→ Kutipan Teks
.....

Bagan radar di bawah ini memvisualisasikan persentase passing skuad Guardiola pada musim ini. Seperti yang bisa dilihat, hampir semua pemain Manchester City memiliki skor di persentil ke-99 untuk permainan passing. Setiap metrik sesuai dengan bagaimana Guardiola ingin pemainnya bermain di lapangan.

Pemain defensif seperti Laporte dan Dias adalah kunci untuk membangun penyerangan, maka metrik passing mereka tinggi untuk umpan ke depan maupun menerima bola yang kembali ke belakang. Gelandang tengah City bisa menggiring bola ke depan melalui umpan akurat seperti Rodri dan Fernandinho atau berlari menuju ke kotak penalti seperti De Bruyne dan Gundogan. Ini semua mengarah kepada para penyerang Grealish, Mahrez, Sterling dan Jesus yang semuanya memiliki sentuhan bola yang tinggi di area penalti.

.....

→ Tujuan Tugas 1
Jawab pertanyaan berikut berdasarkan kutipan tentang passing Manchester City.
(a) Apa yang divisualisasikan oleh bagan radar?
(b) Pemain defensif mana yang disebut sebagai kunci untuk membangun penyerangan?
(c) Gelandang mana yang disebut berlari menuju ke kotak penalti?
→ Tujuan Tugas 2
Teruskan kutipan tentang passing Manchester City mulai setelah kalimat terakhirnya.

.....

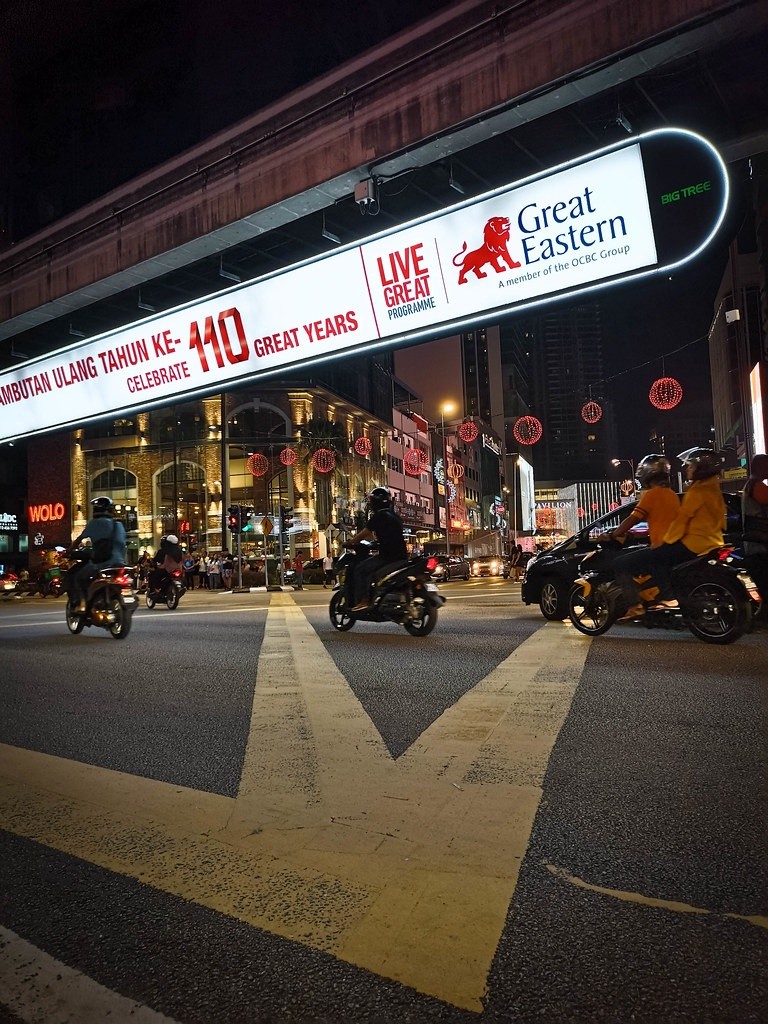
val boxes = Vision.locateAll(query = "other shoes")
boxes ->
[351,601,368,611]
[332,582,340,591]
[70,605,86,615]
[149,588,160,595]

.....

→ Hasil 1
(a) Persentase passing skuad Guardiola pada musim ini.
(b) Laporte dan Dias.
(c) De Bruyne dan Gundogan.

→ Hasil 2
Ini semua terjadi secara konsisten di setiap musim, dan dalam setiap pertandingan di bawah Guardiola sejak dirinya menjadi manajer para Citizens pada tahun 2016 silam. Dengan tambahan Erling Haaland dan berbagai opsi pemain yang lebih kuat di musim 2022/2023 nanti, the Citizens tampak tak terkalahkan dengan gameplan yang sudah ada. 

“Sukses telah ada selama lima tahun terakhir, kecuali tahun [2019] ketika Liverpool tak terkalahkan,” kata Guardiola dalam sebuah wawancara dengan situs Manchester City sebelum pertandingan final musim 2021/2022, “[Liga Premier] ini bukan turnamen, tapi merupakan rutinitas. Melakukan rutinitas adalah hal yang paling sulit dalam hidup kita.”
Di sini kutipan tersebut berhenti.